> [Problem statement]: The entries should be restated word for word.

──────── Dataset excerpts ────────

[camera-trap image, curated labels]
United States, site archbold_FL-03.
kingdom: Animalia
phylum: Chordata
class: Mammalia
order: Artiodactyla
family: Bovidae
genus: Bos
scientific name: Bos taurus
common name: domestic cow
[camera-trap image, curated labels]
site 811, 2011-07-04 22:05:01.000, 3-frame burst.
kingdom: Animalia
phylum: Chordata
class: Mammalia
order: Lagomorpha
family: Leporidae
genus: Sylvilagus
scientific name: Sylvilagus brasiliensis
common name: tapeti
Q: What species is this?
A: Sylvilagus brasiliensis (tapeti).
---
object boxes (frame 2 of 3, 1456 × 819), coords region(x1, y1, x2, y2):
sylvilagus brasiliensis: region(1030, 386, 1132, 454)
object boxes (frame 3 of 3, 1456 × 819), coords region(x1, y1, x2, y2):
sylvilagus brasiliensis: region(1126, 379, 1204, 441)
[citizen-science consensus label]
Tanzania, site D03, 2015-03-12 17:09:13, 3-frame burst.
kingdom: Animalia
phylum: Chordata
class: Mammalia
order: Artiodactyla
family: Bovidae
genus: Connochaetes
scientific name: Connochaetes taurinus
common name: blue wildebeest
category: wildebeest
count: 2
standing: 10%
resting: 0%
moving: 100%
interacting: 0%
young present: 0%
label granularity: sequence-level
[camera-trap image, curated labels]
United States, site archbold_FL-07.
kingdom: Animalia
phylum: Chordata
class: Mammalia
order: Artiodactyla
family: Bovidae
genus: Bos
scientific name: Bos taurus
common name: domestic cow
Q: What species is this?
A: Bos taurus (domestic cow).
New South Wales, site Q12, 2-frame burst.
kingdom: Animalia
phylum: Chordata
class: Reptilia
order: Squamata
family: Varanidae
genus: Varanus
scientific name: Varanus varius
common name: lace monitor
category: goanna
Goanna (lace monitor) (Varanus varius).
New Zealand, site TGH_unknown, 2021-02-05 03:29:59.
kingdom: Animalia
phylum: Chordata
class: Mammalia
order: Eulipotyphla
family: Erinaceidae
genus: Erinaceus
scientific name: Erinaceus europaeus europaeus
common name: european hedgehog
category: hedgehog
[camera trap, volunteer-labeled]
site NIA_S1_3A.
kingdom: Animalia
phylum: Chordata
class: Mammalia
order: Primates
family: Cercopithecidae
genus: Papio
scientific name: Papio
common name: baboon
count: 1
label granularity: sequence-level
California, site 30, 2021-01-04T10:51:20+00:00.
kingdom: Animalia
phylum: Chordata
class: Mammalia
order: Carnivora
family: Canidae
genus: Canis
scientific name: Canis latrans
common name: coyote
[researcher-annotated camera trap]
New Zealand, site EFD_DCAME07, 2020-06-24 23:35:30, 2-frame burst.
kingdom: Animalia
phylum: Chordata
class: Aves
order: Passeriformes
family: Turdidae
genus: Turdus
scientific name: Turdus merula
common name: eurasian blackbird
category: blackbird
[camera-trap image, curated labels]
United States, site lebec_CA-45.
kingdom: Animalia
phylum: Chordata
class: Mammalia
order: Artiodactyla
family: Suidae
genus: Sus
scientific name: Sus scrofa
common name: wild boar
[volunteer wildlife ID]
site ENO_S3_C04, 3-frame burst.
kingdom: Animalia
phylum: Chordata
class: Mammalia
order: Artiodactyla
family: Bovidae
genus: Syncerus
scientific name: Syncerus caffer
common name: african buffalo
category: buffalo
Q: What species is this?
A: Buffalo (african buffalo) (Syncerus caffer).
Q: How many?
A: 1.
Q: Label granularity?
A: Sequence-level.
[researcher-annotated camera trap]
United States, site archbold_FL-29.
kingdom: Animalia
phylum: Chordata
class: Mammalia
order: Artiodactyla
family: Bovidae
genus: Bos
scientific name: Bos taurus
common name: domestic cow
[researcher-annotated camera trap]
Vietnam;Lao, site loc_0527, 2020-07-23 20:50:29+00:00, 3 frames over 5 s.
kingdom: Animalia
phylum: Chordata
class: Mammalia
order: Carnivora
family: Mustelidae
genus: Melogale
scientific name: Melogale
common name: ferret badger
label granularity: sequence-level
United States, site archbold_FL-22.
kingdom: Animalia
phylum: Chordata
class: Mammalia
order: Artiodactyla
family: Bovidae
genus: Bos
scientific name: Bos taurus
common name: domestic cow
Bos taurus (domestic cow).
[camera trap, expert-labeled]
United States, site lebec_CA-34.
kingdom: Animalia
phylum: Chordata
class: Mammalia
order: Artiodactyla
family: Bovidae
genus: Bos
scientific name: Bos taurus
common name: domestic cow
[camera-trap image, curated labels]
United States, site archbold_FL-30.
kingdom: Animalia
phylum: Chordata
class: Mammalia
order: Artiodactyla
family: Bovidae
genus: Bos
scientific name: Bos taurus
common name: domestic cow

────────

> [Response below]:
[camera-trap image, curated labels]
United States, site archbold_FL-03.
kingdom: Animalia
phylum: Chordata
class: Mammalia
order: Artiodactyla
family: Bovidae
genus: Bos
scientific name: Bos taurus
common name: domestic cow
[camera-trap image, curated labels]
site 811, 2011-07-04 22:05:01.000, 3-frame burst.
kingdom: Animalia
phylum: Chordata
class: Mammalia
order: Lagomorpha
family: Leporidae
genus: Sylvilagus
scientific name: Sylvilagus brasiliensis
common name: tapeti
Q: What species is this?
A: Sylvilagus brasiliensis (tapeti).
---
object boxes (frame 2 of 3, 1456 × 819), coords region(x1, y1, x2, y2):
sylvilagus brasiliensis: region(1030, 386, 1132, 454)
object boxes (frame 3 of 3, 1456 × 819), coords region(x1, y1, x2, y2):
sylvilagus brasiliensis: region(1126, 379, 1204, 441)
[citizen-science consensus label]
Tanzania, site D03, 2015-03-12 17:09:13, 3-frame burst.
kingdom: Animalia
phylum: Chordata
class: Mammalia
order: Artiodactyla
family: Bovidae
genus: Connochaetes
scientific name: Connochaetes taurinus
common name: blue wildebeest
category: wildebeest
count: 2
standing: 10%
resting: 0%
moving: 100%
interacting: 0%
young present: 0%
label granularity: sequence-level
[camera-trap image, curated labels]
United States, site archbold_FL-07.
kingdom: Animalia
phylum: Chordata
class: Mammalia
order: Artiodactyla
family: Bovidae
genus: Bos
scientific name: Bos taurus
common name: domestic cow
Q: What species is this?
A: Bos taurus (domestic cow).
New South Wales, site Q12, 2-frame burst.
kingdom: Animalia
phylum: Chordata
class: Reptilia
order: Squamata
family: Varanidae
genus: Varanus
scientific name: Varanus varius
common name: lace monitor
category: goanna
Goanna (lace monitor) (Varanus varius).
New Zealand, site TGH_unknown, 2021-02-05 03:29:59.
kingdom: Animalia
phylum: Chordata
class: Mammalia
order: Eulipotyphla
family: Erinaceidae
genus: Erinaceus
scientific name: Erinaceus europaeus europaeus
common name: european hedgehog
category: hedgehog
[camera trap, volunteer-labeled]
site NIA_S1_3A.
kingdom: Animalia
phylum: Chordata
class: Mammalia
order: Primates
family: Cercopithecidae
genus: Papio
scientific name: Papio
common name: baboon
count: 1
label granularity: sequence-level
California, site 30, 2021-01-04T10:51:20+00:00.
kingdom: Animalia
phylum: Chordata
class: Mammalia
order: Carnivora
family: Canidae
genus: Canis
scientific name: Canis latrans
common name: coyote
[researcher-annotated camera trap]
New Zealand, site EFD_DCAME07, 2020-06-24 23:35:30, 2-frame burst.
kingdom: Animalia
phylum: Chordata
class: Aves
order: Passeriformes
family: Turdidae
genus: Turdus
scientific name: Turdus merula
common name: eurasian blackbird
category: blackbird
[camera-trap image, curated labels]
United States, site lebec_CA-45.
kingdom: Animalia
phylum: Chordata
class: Mammalia
order: Artiodactyla
family: Suidae
genus: Sus
scientific name: Sus scrofa
common name: wild boar
[volunteer wildlife ID]
site ENO_S3_C04, 3-frame burst.
kingdom: Animalia
phylum: Chordata
class: Mammalia
order: Artiodactyla
family: Bovidae
genus: Syncerus
scientific name: Syncerus caffer
common name: african buffalo
category: buffalo
Q: What species is this?
A: Buffalo (african buffalo) (Syncerus caffer).
Q: How many?
A: 1.
Q: Label granularity?
A: Sequence-level.
[researcher-annotated camera trap]
United States, site archbold_FL-29.
kingdom: Animalia
phylum: Chordata
class: Mammalia
order: Artiodactyla
family: Bovidae
genus: Bos
scientific name: Bos taurus
common name: domestic cow
[researcher-annotated camera trap]
Vietnam;Lao, site loc_0527, 2020-07-23 20:50:29+00:00, 3 frames over 5 s.
kingdom: Animalia
phylum: Chordata
class: Mammalia
order: Carnivora
family: Mustelidae
genus: Melogale
scientific name: Melogale
common name: ferret badger
label granularity: sequence-level
United States, site archbold_FL-22.
kingdom: Animalia
phylum: Chordata
class: Mammalia
order: Artiodactyla
family: Bovidae
genus: Bos
scientific name: Bos taurus
common name: domestic cow
Bos taurus (domestic cow).
[camera trap, expert-labeled]
United States, site lebec_CA-34.
kingdom: Animalia
phylum: Chordata
class: Mammalia
order: Artiodactyla
family: Bovidae
genus: Bos
scientific name: Bos taurus
common name: domestic cow
[camera-trap image, curated labels]
United States, site archbold_FL-30.
kingdom: Animalia
phylum: Chordata
class: Mammalia
order: Artiodactyla
family: Bovidae
genus: Bos
scientific name: Bos taurus
common name: domestic cow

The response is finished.